Work instructions
Each entry below is to be extracted exactly.

Data items
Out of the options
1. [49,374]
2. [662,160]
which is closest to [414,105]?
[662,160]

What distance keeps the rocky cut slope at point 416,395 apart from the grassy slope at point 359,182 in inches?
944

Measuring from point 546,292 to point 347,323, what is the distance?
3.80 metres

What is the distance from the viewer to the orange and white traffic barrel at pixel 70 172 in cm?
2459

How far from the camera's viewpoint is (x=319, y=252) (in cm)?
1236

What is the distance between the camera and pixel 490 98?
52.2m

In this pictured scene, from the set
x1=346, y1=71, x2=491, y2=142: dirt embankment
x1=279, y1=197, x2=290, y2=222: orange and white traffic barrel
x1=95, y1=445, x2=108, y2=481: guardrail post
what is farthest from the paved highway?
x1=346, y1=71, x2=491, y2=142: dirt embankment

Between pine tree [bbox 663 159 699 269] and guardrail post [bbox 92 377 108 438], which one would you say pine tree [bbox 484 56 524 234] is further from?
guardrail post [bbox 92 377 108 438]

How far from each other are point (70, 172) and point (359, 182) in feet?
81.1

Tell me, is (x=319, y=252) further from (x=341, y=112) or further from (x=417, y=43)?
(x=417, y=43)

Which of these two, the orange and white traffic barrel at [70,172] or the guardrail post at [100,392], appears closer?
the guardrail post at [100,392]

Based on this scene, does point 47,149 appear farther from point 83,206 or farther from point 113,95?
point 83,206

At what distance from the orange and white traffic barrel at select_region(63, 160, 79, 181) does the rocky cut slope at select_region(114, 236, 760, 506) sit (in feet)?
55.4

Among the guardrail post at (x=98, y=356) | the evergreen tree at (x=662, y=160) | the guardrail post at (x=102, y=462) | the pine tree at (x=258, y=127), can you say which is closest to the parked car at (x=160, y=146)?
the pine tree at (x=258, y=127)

Final result
Out of the options
1. [49,374]
2. [662,160]
which is closest to [414,105]?
[662,160]

What distance keeps the rocky cut slope at point 416,395 apart from the grassy slope at point 359,182 in inches?
944

Measuring from point 546,292 to point 347,323, what is the distance?
3.80 metres

What is the distance from the viewer to the orange and white traffic barrel at pixel 70 172 in cm?
2459

How far from the camera's viewpoint is (x=319, y=252) (in cm)?
1236

What is the distance between the camera and pixel 490 98?
52.2m

In this pictured scene, from the set
x1=346, y1=71, x2=491, y2=142: dirt embankment
x1=279, y1=197, x2=290, y2=222: orange and white traffic barrel
x1=95, y1=445, x2=108, y2=481: guardrail post
what is farthest from the paved highway?
x1=346, y1=71, x2=491, y2=142: dirt embankment

Between pine tree [bbox 663 159 699 269] and guardrail post [bbox 92 377 108 438], which one would you say pine tree [bbox 484 56 524 234] is further from?
guardrail post [bbox 92 377 108 438]

How far from each other are point (70, 172) and point (359, 182) in feet?
81.1

Tell me, is (x=319, y=252) further from (x=341, y=112) or further from (x=417, y=43)?
(x=417, y=43)

Which of these two, the orange and white traffic barrel at [70,172] or the guardrail post at [100,392], appears closer?
the guardrail post at [100,392]

Based on this scene, does point 47,149 appear farther from point 83,206 or farther from point 113,95?
point 83,206

At what distance from the orange and white traffic barrel at select_region(63, 160, 79, 181) does the rocky cut slope at select_region(114, 236, 760, 506) sit (in feet)?
55.4

Among the guardrail post at (x=98, y=356) | the evergreen tree at (x=662, y=160) | the guardrail post at (x=102, y=462) | the pine tree at (x=258, y=127), can you say which is closest to the parked car at (x=160, y=146)?
the pine tree at (x=258, y=127)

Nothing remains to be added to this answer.